1,401Views 6Comments Posted 18/01/2016

PANAMA has received the  dubious distinction of appearing on the  top 10  International Corruption list produced monthly by U.S. law firm Morrison & Foerster .

The firm keeps a close watch on investigations, enforcement actions, prosecutions and even sentencings worldwide in major cases involving bribery, money laundering and corruption, including violations of the US Foreign Corrupt Practices Act.

MoFo’s staff  includes two former senior managers from the Justice Department’s FCPA Unit,.  Charles Duross and James Koukios.

Duross served as head of the FCPA group, in charge of enforcement matters in the US and internationally. Under his watch, the unit resolved more than 40 corporate cases and secured convictions of more than two dozen executives and money launderers.. Koukios was senior deputy chief of the FCPA unit.

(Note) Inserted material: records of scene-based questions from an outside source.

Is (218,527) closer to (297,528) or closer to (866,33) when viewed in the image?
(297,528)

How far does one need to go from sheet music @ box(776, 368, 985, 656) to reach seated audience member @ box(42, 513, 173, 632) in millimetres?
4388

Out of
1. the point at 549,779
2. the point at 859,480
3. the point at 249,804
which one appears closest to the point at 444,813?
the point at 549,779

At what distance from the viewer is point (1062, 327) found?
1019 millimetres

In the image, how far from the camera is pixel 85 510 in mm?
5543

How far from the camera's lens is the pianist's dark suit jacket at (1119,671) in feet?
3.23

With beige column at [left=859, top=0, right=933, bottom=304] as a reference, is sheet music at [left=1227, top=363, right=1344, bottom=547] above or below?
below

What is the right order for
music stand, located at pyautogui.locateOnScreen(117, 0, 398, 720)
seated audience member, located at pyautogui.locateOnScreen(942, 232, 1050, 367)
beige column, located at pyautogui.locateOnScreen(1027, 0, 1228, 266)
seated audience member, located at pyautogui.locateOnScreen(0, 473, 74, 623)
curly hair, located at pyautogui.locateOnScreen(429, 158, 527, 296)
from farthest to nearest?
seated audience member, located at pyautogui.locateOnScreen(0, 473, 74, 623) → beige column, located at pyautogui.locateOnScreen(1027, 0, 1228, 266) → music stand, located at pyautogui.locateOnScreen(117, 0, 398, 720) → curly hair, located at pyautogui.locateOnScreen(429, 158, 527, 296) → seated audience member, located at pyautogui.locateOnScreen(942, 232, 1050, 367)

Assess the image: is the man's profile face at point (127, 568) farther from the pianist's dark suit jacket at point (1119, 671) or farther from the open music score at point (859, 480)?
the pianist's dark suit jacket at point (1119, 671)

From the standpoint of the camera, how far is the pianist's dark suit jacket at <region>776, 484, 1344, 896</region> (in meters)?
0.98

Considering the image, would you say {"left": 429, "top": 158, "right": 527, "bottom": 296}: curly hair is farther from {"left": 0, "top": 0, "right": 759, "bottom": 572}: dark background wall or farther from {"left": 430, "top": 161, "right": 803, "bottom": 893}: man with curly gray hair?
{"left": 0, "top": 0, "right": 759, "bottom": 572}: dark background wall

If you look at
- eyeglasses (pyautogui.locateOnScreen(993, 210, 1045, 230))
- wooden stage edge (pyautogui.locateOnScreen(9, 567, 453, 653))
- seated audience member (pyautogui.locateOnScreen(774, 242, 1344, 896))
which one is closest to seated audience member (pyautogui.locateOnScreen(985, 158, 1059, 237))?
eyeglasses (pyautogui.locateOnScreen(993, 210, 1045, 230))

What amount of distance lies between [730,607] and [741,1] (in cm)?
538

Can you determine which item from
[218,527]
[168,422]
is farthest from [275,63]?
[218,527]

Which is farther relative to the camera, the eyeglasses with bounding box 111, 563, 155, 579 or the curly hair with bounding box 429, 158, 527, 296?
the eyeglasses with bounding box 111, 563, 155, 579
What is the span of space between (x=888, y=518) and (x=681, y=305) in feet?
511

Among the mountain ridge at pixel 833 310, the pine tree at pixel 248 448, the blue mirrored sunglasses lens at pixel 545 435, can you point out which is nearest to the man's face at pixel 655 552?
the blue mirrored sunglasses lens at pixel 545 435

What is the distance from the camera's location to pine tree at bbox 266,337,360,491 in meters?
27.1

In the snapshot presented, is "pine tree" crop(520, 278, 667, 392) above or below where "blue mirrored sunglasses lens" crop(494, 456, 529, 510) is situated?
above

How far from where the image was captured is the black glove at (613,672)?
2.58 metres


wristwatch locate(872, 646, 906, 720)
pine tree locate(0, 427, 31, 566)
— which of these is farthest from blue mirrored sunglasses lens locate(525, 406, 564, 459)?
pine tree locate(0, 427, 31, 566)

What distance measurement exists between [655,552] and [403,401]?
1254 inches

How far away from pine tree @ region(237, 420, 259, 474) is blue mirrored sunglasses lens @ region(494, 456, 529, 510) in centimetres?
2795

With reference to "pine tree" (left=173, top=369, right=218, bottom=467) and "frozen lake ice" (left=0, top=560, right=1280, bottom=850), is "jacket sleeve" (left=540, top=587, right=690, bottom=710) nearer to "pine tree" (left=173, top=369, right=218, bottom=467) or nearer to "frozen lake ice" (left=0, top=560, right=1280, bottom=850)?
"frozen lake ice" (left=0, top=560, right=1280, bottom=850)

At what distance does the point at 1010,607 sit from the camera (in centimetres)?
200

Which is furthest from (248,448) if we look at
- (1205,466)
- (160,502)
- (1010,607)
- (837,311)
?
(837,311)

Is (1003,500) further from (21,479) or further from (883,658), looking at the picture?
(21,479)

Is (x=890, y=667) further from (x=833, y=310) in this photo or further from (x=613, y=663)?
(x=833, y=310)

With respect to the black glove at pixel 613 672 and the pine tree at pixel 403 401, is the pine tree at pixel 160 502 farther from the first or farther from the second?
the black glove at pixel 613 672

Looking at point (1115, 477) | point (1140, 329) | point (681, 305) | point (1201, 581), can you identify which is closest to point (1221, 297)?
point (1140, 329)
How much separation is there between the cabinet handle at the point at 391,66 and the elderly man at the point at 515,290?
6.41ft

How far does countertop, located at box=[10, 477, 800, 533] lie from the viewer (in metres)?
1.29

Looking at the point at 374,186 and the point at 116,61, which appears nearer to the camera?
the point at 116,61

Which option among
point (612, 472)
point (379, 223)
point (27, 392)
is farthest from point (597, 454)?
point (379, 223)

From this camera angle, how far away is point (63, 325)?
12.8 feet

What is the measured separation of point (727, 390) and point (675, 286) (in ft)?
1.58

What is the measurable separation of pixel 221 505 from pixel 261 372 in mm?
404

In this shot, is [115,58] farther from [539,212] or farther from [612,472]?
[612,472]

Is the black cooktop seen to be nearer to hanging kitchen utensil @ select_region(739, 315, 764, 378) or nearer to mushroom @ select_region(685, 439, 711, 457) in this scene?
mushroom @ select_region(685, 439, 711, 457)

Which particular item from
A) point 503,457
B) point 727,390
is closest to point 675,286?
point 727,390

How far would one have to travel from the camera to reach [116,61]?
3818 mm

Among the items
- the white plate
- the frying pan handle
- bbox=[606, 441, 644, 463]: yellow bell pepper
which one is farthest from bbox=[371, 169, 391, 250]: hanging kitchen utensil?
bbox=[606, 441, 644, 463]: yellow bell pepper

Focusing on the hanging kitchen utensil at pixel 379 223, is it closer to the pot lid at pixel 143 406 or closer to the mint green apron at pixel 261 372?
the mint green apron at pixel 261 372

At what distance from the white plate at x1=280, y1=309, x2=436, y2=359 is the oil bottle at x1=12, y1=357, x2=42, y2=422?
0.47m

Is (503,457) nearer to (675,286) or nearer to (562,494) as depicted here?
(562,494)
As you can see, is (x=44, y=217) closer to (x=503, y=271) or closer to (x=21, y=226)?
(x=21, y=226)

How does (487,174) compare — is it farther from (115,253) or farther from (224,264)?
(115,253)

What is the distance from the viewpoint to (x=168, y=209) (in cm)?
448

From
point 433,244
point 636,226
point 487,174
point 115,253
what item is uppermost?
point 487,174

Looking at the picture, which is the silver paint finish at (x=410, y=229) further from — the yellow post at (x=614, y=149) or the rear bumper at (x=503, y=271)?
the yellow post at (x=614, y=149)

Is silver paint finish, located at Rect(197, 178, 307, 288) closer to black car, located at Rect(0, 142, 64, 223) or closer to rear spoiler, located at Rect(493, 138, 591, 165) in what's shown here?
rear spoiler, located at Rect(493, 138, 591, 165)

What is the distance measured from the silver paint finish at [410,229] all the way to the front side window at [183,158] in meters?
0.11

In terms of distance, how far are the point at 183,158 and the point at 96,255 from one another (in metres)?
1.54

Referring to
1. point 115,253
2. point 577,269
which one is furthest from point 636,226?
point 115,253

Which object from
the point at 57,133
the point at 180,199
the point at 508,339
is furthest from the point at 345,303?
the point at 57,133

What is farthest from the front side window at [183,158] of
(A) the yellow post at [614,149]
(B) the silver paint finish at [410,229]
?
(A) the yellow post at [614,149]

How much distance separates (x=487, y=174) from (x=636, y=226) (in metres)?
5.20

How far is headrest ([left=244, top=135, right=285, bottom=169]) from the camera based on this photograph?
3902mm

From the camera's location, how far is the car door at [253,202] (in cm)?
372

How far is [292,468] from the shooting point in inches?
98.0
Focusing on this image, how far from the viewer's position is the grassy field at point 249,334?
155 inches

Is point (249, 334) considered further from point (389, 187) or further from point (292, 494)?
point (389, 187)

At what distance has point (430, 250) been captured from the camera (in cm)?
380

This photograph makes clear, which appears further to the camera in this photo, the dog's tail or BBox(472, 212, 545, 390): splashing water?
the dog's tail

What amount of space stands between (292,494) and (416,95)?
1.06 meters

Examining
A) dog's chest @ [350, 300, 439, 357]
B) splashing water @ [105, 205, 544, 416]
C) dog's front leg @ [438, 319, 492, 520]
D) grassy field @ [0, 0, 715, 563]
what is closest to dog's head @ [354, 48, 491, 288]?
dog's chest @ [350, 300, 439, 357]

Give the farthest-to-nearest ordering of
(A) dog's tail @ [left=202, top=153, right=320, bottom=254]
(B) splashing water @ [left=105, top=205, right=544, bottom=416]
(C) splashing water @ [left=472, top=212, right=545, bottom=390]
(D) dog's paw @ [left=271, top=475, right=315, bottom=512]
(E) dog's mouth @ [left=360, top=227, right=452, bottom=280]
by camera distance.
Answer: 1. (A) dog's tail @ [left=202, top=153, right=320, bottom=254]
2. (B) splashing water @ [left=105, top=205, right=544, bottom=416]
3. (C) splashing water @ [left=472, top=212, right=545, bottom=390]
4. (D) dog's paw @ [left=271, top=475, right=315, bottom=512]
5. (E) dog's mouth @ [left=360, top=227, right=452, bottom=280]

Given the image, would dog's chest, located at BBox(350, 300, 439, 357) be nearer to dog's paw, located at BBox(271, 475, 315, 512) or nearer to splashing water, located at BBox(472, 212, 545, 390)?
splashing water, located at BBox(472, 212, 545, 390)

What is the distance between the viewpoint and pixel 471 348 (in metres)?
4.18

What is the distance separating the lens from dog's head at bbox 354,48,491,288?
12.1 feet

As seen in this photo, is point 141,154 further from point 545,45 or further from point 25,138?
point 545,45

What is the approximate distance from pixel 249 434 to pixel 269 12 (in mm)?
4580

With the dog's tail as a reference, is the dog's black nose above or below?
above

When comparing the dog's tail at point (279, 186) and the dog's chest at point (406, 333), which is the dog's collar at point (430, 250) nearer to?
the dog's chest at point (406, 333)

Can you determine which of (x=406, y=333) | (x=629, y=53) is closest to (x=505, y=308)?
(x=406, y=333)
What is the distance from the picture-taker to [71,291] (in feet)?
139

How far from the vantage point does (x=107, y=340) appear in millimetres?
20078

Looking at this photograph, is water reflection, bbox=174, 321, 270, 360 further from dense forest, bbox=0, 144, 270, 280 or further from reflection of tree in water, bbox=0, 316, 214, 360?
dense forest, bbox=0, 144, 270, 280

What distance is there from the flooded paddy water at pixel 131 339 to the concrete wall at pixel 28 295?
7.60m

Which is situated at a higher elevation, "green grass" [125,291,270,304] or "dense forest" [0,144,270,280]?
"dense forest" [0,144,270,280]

Their latest Top 10 list includes four matters in Latin America, a region that Duross and Koukios argue has become the most dominant source of international corruption probes. Their list includes  investigations coming out of Venezuela, Panama and Brazil. The pair also highlight the recent unsealing of indictments in the ongoing FIFA corruption investigation in Europe, as well as new lawsuits filed, the release of a DOJ Monitor Report, a new case in the UK brought by Serious Fraud Office, the sentencing of a Russian official in Maryland, and the very rare detention and forced resignation of a top Chinese Communist Party official

Panama’s listing in the “Dirty 10” for December 2015 reads:

  1. Defendant in Panamanian Bribery Scheme Sentenced in San Francisco. Continuing the theme of individual FCPA prosecutions, on December 16, 2015, Vicente Garcia, a former Latin American sales director for a U.S. subsidiary of German software company SAP A.G., was sentenced to 22 months’ imprisonment following his guilty plea to an FCPA conspiracy charge in August 2015. In pleading guilty, Garcia admitted that he had participated in a scheme to bribe Panamanian officials to secure government technology contracts from 2009 to 2013. Although the charging document, per DOJ policy, anonymized the names of the allegedly bribed officials, both Garcia and Northern District of California Judge Charles R. Breyer reportedly identified former Panamanian president Ricardo Martinelli as one of the bribe recipients during Garcia’s sentencing. Martinelli reportedly denied the allegations.